Critical theory is problematic, perhaps more for what it leaves out than what it teaches. Oppression has sown tragedy the world over—not exclusively by the West. Men in power often take advantage of the vulnerable (as do powerful women)… There’s plenty in American history and culture to criticize, but critical theory casts a pall of blame more defeatist than progressive.
“Critical Theory” is the umbrella term for various branches of academic thought that grew out of 1980s postmodernism. A basic tenet of critical theory: All the arts and social sciences—and to some extent hard sciences—can be understood as a vast scheme of oppression by a privileged group (chiefly straight white males). Children’s literature largely escaped the influence of critical theory until 2017, when the push for youth activism opened the floodgates. Here are several examples.

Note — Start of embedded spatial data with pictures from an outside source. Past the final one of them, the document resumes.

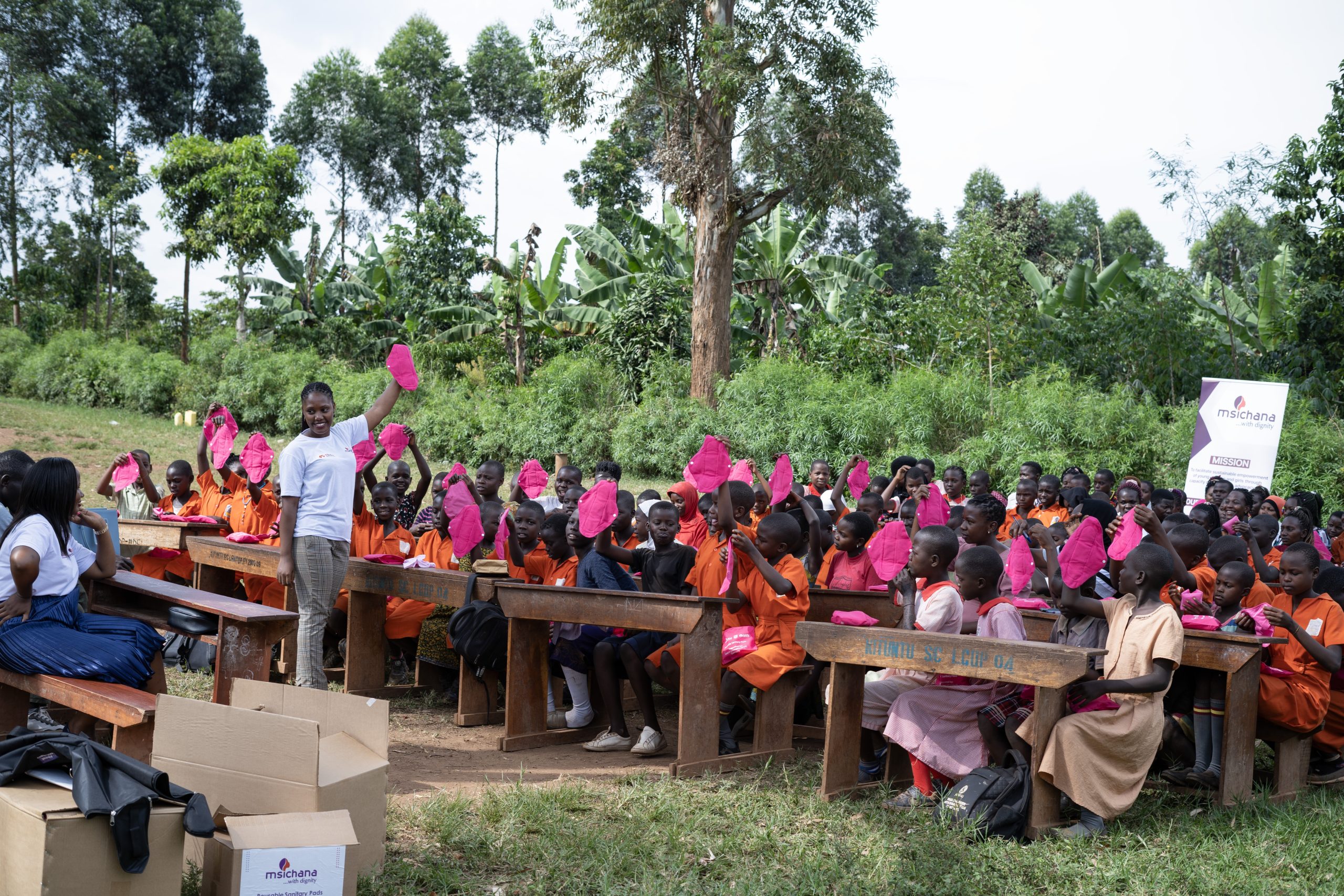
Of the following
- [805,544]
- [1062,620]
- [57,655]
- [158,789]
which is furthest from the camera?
[805,544]

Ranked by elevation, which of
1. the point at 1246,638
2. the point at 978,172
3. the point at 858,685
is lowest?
the point at 858,685

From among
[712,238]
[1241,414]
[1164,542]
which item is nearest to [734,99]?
[712,238]

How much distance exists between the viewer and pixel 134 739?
4254 mm

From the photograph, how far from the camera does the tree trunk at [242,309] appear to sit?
88.1ft

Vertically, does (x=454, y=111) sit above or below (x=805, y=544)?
above

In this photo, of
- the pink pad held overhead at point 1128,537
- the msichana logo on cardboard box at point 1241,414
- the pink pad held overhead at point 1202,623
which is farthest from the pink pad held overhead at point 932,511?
the msichana logo on cardboard box at point 1241,414

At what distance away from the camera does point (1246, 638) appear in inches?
200

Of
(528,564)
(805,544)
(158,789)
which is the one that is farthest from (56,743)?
(805,544)

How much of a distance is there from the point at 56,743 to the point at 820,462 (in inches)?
275

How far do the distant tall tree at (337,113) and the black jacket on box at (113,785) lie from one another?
3274 centimetres

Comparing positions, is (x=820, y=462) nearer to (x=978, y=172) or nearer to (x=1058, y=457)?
(x=1058, y=457)

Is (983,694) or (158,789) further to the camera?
(983,694)

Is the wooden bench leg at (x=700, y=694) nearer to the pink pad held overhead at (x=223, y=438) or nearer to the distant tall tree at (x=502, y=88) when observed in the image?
the pink pad held overhead at (x=223, y=438)

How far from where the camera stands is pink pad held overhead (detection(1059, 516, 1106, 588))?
206 inches
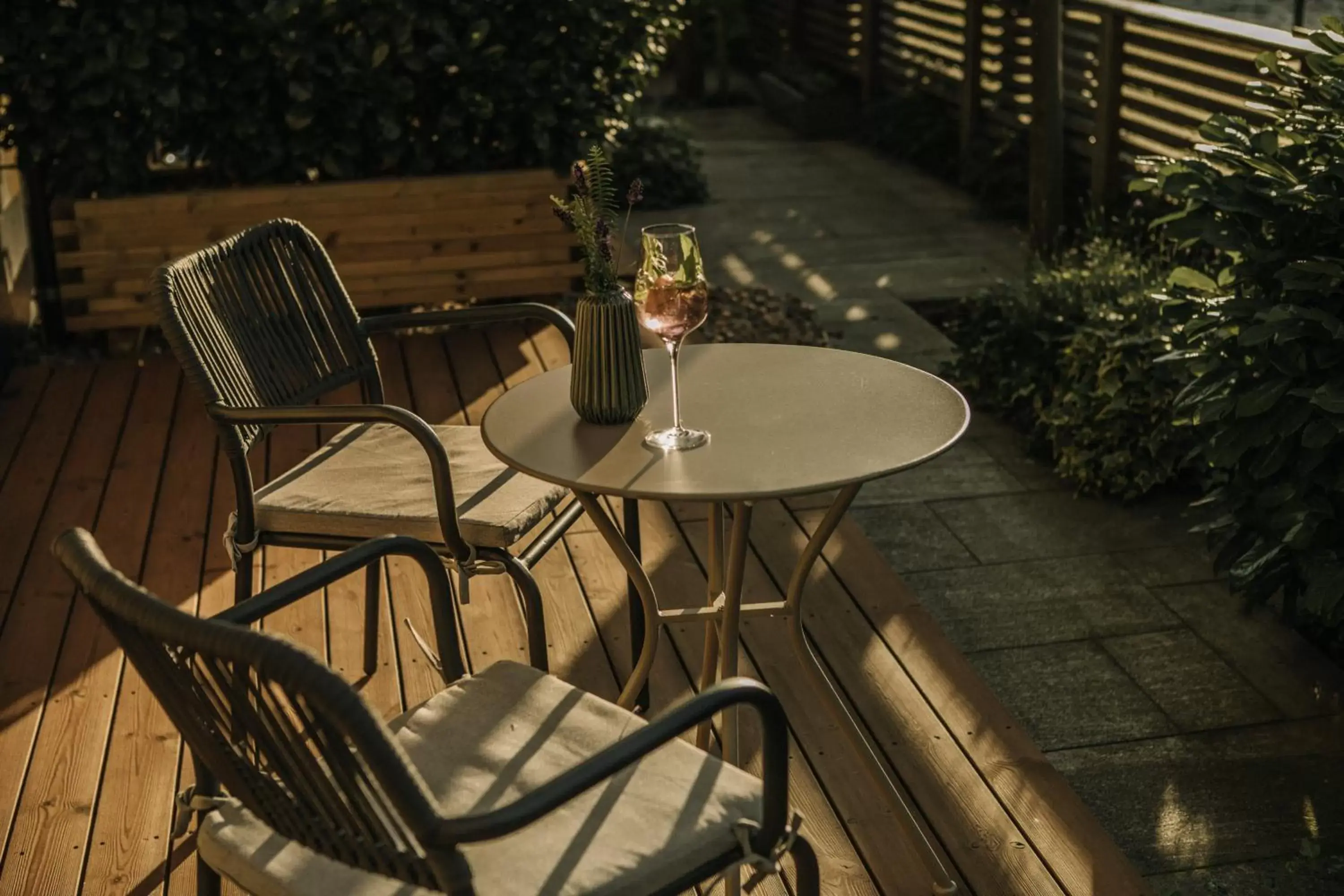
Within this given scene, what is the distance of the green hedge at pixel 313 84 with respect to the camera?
191 inches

Postcolonialism, the most venerable form of critical theory, casts Western civilization as the oppressor of the globe. The young-reader adaptation of Roxanne Dunbar-Ortiz’s An Indigenous Peoples’ History of the United States, published in 2019 to wide acclaim, narrows that view to the story of Native American persecution by whites and their “Christian god.” The book joins Howard Zinn’s People’s History as a standard school text.
Critical race theory, or CRT, examines the history of black slavery and discrimination in the United States. Advocates like Ta-Nehisi Coates and Ibram X. Kendi have topped the bestseller lists for years, but the death of George Floyd gave their work new urgency.